Joint venture awarded €1 billion HS2 contract
By Leila Steed18 September 2019
A joint venture (JV) between Balfour Beatty and Vinci Systra (BBVS) has been formerly awarded a £1 billion (€1.12 billion) High Speed 2 contract, despite the future of the rail project being under threat.
Last month UK Prime Minister Boris Johnson announced an independent review of the HS2 project - resulting from concerns over schedule overruns and spiralling costs.
While the review is currently underway, this latest award sees BBVS assume responsibility for the design, commissioning and construction of a new station located in North West London.
Named the Old Oak Common station, the rail project will comprise six underground platforms and the construction of up to eight platforms on the adjacent Great Western Main Line.
BBVS said that on completion of the project, the Old Oak Common station would be the best-connected station in the UK, offering direct services to three major UK airports and eight of the country’s ten largest cities.
While the infrastructure development also forms part of a regeneration project that according BBVS, could help create up to 65,000 jobs and build 25,000 new homes in west London.
Nigel Russell, project director for the Balfour Beatty Vinci Systra JV, said, “We look forward to applying our expertise to deliver this critical piece of national infrastructure so essential to driving the skills agenda, to the rebalancing of the UK economy and to the enabling of a resilient and competitive construction and infrastructure industry.”
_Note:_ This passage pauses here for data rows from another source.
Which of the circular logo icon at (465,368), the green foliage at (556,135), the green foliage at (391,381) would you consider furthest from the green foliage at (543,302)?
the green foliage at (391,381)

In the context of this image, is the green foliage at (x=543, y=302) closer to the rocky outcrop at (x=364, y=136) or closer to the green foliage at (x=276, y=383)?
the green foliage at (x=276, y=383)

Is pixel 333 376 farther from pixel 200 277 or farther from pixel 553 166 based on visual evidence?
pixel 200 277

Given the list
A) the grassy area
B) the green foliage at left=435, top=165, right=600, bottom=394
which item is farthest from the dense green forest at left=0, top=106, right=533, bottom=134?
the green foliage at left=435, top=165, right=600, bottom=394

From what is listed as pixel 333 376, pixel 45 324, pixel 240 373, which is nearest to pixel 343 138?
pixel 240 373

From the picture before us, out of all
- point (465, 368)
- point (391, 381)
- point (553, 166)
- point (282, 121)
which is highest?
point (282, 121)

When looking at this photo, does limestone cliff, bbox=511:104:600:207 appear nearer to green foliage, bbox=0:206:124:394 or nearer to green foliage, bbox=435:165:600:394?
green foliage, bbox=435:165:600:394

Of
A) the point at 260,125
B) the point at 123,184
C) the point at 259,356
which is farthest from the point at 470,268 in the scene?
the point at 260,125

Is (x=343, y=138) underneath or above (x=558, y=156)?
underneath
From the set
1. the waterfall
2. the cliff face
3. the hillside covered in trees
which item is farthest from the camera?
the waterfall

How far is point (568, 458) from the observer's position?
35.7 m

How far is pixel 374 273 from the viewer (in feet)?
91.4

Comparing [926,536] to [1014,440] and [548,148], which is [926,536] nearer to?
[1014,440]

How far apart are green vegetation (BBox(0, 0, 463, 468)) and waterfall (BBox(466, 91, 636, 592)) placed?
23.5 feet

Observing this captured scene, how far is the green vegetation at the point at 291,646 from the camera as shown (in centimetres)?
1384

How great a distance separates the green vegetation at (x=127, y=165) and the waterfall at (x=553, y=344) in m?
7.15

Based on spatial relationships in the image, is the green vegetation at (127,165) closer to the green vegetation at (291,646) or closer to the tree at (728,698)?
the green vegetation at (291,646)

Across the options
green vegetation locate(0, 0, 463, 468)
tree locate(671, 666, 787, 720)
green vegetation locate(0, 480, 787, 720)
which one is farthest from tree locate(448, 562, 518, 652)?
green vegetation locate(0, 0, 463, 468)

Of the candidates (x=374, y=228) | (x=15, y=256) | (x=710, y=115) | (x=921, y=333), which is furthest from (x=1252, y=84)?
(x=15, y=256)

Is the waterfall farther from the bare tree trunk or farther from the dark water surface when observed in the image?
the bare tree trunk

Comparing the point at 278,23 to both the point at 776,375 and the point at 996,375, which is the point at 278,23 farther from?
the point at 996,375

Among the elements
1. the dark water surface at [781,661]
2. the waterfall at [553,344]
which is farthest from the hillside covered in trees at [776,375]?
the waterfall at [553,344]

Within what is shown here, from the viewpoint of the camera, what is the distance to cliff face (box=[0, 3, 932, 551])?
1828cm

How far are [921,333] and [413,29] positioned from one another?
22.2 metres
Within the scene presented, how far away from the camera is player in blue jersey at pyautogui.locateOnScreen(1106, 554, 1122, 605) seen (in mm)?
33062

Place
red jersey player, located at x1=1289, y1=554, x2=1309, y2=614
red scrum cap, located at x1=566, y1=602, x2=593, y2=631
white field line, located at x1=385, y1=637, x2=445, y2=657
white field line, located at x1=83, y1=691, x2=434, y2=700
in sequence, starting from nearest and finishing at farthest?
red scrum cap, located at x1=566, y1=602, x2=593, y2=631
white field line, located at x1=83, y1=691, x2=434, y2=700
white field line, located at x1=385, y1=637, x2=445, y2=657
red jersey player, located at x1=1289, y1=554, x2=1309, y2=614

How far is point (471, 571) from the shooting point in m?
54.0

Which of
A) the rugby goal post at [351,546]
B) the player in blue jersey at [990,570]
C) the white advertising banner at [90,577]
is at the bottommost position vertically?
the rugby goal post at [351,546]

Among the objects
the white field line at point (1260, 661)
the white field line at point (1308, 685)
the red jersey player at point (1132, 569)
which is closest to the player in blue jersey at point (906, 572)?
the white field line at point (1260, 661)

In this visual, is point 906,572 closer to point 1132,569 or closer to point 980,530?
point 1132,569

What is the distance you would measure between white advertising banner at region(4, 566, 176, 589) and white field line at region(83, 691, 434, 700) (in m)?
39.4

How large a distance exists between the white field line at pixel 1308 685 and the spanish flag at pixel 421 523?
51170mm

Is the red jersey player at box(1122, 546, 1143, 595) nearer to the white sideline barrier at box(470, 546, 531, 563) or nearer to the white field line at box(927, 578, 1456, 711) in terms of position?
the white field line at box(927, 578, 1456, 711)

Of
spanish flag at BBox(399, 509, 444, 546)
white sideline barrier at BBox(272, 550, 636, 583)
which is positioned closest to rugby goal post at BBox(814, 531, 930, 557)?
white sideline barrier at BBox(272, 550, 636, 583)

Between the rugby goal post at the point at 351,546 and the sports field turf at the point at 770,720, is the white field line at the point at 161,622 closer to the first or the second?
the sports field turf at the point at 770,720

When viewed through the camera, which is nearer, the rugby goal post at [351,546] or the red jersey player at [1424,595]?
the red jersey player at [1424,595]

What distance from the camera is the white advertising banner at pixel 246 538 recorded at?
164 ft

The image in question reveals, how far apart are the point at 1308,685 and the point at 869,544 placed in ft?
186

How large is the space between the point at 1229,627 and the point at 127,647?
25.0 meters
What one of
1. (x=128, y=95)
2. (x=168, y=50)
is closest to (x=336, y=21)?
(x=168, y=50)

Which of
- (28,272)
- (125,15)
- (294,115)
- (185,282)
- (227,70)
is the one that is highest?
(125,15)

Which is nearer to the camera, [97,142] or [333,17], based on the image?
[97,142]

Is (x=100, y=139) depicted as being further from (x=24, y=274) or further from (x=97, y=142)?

While the JV had already been named as the preferred bidder earlier in the year, this latest contract award comes just days after the CEOs of 22 major UK construction companies, including Balfour Beatty and Vinci, wrote to the chairman of the HS2 review committee warning of the ramifications of cancelling the project.
The letter was said to be triggered by the release of the HS2 stocktake report and comments from the UK’s transport secretary Grant Shapps. Shapps said the rail project could now run between two and five years over schedule and cost the country up to almost £88 billion (€100 billion) – a massive £325.6 billion (€28.2 billion) more than budgeted.